Gameable reward function — miners quickly find ways to maximize reward without real quality work. Classic example: if reward depends on response speed rather than quality, miners return quick random answers. Scoring function must be non-trivially gameable.

Tempo and latency — validators query miners during tempo (~12 minutes). Tasks requiring more time don't fit this cycle without special tricks (callback-based architecture, async validation).

Metagraph staleness — if miner updates metagraph infrequently, it may answer requests from deregistered validators or be unaware of new network participants.

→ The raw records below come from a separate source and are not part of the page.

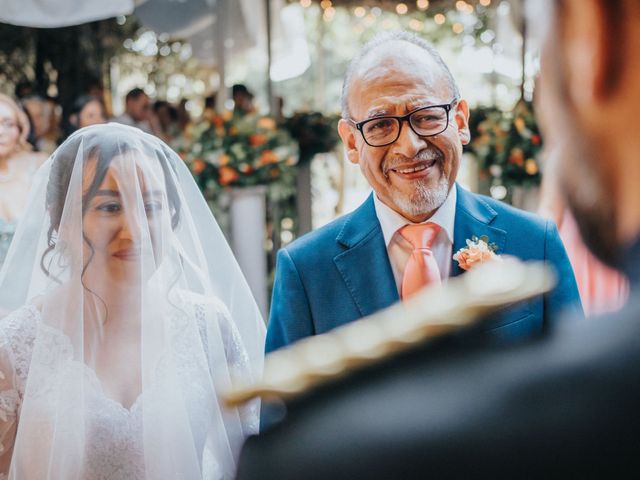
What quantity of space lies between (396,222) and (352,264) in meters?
0.18

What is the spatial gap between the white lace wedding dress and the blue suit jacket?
0.47 m

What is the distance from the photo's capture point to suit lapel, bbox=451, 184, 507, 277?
227cm

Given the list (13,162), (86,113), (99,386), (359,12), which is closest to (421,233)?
(99,386)

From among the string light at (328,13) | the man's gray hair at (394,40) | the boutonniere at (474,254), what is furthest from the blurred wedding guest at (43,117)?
the boutonniere at (474,254)

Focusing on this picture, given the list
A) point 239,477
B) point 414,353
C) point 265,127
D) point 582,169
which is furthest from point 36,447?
point 265,127

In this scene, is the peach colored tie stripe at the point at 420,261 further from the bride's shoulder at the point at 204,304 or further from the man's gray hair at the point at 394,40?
the bride's shoulder at the point at 204,304

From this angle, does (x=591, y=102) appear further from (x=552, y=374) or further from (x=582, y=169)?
(x=552, y=374)

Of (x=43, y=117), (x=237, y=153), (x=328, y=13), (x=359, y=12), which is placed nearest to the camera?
(x=237, y=153)

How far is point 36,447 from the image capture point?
2408 mm

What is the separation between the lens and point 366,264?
225 cm

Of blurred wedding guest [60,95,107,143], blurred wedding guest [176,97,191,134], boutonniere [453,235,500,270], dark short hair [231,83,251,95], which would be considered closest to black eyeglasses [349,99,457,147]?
boutonniere [453,235,500,270]

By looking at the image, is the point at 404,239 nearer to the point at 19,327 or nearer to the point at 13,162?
the point at 19,327

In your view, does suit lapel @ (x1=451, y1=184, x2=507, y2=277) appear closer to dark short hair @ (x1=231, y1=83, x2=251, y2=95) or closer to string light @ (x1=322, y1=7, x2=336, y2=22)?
dark short hair @ (x1=231, y1=83, x2=251, y2=95)

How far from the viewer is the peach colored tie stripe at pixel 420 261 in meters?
2.18
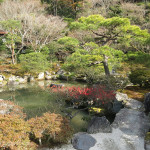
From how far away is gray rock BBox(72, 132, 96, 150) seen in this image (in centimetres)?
411

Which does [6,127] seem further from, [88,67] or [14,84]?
[14,84]

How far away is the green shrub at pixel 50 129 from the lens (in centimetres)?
394

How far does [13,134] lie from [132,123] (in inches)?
161

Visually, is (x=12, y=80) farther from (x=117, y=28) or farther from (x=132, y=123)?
(x=132, y=123)

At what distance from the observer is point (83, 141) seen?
14.0 ft

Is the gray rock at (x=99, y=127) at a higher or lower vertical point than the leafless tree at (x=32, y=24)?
lower

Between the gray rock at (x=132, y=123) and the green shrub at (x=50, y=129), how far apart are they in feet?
6.57

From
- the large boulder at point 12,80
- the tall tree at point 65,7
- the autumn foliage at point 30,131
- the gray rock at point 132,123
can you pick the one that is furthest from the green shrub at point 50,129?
the tall tree at point 65,7

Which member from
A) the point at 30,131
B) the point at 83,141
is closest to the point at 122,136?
the point at 83,141

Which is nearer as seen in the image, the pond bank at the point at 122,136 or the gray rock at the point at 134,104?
the pond bank at the point at 122,136

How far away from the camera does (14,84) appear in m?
13.9

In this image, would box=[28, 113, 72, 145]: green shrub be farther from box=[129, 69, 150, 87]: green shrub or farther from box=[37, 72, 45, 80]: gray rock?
box=[37, 72, 45, 80]: gray rock

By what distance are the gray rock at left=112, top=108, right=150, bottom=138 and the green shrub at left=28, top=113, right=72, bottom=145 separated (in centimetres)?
200

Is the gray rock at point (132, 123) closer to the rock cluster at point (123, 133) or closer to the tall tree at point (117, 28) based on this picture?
the rock cluster at point (123, 133)
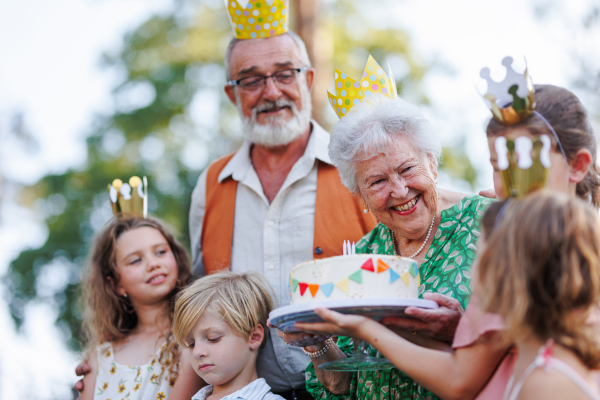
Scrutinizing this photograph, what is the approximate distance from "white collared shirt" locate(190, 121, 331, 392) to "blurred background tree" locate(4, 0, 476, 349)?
25.4 feet

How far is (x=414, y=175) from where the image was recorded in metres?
2.90

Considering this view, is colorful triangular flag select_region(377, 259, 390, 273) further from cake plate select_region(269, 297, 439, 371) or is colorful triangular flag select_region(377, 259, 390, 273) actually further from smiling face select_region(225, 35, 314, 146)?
smiling face select_region(225, 35, 314, 146)

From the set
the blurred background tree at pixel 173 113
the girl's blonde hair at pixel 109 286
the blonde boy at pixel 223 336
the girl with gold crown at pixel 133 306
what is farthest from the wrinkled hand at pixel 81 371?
the blurred background tree at pixel 173 113

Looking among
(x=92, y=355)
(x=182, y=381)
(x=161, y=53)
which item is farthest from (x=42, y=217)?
(x=182, y=381)

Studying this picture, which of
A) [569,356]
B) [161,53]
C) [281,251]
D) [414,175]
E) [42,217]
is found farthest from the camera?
[161,53]

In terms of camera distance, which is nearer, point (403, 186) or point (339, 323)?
point (339, 323)

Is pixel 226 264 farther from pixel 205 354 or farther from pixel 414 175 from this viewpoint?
pixel 414 175

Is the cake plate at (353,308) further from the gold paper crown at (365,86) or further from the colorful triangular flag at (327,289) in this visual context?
the gold paper crown at (365,86)

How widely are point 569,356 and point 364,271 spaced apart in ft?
2.48

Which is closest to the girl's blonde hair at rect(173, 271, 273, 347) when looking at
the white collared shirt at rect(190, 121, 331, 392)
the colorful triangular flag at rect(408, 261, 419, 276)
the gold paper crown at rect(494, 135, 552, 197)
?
the white collared shirt at rect(190, 121, 331, 392)

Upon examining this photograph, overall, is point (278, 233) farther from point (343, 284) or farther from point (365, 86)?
point (343, 284)

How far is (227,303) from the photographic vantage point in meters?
3.37

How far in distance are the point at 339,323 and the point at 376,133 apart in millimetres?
1086

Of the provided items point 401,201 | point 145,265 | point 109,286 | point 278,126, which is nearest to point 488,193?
point 401,201
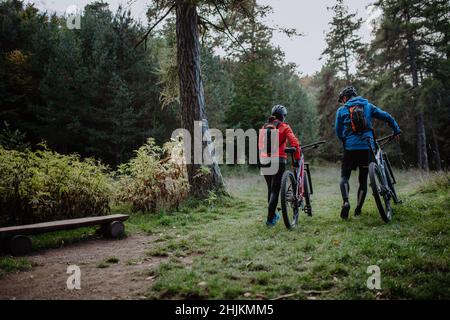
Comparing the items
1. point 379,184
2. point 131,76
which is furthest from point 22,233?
point 131,76

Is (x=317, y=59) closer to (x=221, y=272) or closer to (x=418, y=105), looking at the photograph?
(x=418, y=105)

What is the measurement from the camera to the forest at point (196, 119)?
4207mm

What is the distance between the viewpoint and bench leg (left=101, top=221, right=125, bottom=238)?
615 cm

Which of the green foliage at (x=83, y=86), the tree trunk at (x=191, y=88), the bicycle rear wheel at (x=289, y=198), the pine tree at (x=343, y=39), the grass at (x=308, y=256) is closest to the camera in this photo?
the grass at (x=308, y=256)

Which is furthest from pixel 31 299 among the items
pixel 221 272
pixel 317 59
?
pixel 317 59

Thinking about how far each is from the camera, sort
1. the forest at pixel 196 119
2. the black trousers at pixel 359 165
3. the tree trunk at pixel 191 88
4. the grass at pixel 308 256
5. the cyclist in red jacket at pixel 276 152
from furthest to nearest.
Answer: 1. the tree trunk at pixel 191 88
2. the cyclist in red jacket at pixel 276 152
3. the black trousers at pixel 359 165
4. the forest at pixel 196 119
5. the grass at pixel 308 256

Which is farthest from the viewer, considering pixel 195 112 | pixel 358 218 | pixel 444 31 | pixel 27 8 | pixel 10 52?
pixel 27 8

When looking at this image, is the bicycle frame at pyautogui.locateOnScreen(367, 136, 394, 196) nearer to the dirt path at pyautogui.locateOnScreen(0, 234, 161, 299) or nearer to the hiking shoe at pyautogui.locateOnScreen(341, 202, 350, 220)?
the hiking shoe at pyautogui.locateOnScreen(341, 202, 350, 220)

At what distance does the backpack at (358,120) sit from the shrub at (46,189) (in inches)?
220

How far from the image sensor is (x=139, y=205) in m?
8.19

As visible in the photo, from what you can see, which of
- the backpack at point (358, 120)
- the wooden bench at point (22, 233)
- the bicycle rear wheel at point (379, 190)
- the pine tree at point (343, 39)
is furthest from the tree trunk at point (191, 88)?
the pine tree at point (343, 39)

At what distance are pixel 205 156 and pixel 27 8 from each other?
91.2ft

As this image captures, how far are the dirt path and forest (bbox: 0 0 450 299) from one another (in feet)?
0.45

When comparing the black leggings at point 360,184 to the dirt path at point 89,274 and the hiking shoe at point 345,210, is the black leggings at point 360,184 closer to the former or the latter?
the hiking shoe at point 345,210
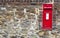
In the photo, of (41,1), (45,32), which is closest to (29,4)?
(41,1)

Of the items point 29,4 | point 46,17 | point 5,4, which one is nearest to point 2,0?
point 5,4

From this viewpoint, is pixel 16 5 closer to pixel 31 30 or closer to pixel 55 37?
pixel 31 30

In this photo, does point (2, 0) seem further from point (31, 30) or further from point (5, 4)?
point (31, 30)

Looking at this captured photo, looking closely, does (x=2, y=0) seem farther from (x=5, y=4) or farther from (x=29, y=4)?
(x=29, y=4)

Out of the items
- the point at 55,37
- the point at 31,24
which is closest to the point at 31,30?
the point at 31,24

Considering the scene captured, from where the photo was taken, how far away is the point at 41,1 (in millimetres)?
7801

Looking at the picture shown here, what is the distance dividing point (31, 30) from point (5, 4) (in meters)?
0.92

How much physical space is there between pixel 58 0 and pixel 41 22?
694 millimetres

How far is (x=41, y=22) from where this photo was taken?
25.6 ft

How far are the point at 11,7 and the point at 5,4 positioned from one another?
0.55ft

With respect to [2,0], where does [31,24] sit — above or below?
below

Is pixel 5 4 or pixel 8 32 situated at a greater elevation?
pixel 5 4

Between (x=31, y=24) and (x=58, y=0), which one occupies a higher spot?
(x=58, y=0)

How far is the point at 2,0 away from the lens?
7.85m
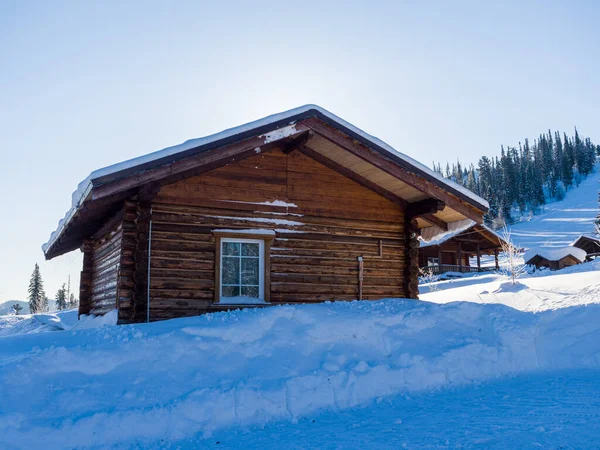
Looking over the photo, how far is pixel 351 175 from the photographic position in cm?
1184

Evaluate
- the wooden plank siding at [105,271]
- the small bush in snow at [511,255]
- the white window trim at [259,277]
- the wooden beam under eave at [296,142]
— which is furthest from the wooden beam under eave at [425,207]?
the small bush in snow at [511,255]

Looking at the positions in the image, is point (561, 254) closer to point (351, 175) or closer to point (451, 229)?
point (451, 229)

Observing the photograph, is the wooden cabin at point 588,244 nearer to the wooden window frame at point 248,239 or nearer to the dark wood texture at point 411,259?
the dark wood texture at point 411,259

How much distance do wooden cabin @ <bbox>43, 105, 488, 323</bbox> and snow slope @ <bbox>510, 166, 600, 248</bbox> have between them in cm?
5148

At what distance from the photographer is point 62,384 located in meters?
6.14

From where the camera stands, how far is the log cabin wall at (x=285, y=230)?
32.4 ft

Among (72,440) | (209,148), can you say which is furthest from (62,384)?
(209,148)

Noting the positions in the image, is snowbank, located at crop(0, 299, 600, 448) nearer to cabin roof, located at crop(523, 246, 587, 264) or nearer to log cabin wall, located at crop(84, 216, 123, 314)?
log cabin wall, located at crop(84, 216, 123, 314)

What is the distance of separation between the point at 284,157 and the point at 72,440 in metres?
7.31

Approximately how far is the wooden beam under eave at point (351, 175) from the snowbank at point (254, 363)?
10.1 ft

Infrastructure and Deployment

For production Bittensor node:

Component Requirements
Subtensor endpoint Own node or reliable public RPC (finney, archive)
Wallet management Coldkey on airgapped machine, hotkey on server
PM2 / systemd Auto-restart on failure
Monitoring Grafana + alerting on rank/stake drop
Server for miner Depends on subnet: 16GB RAM to A100 GPU

Special attention — coldkey/hotkey separation. Coldkey holds stake and should never be on server. Hotkey signs messages and can be compromised without losing stake if coldkey is well protected. This is fundamental Bittensor security rule.

Integration via External API

If goal is using Bittensor capabilities without running own node, some validators provide REST API over their subnets. Corcel.io, for example, offers OpenAI-compatible API over subnets 1 and 18. This is fastest path to integration, but with centralized failure point and dependency on specific provider.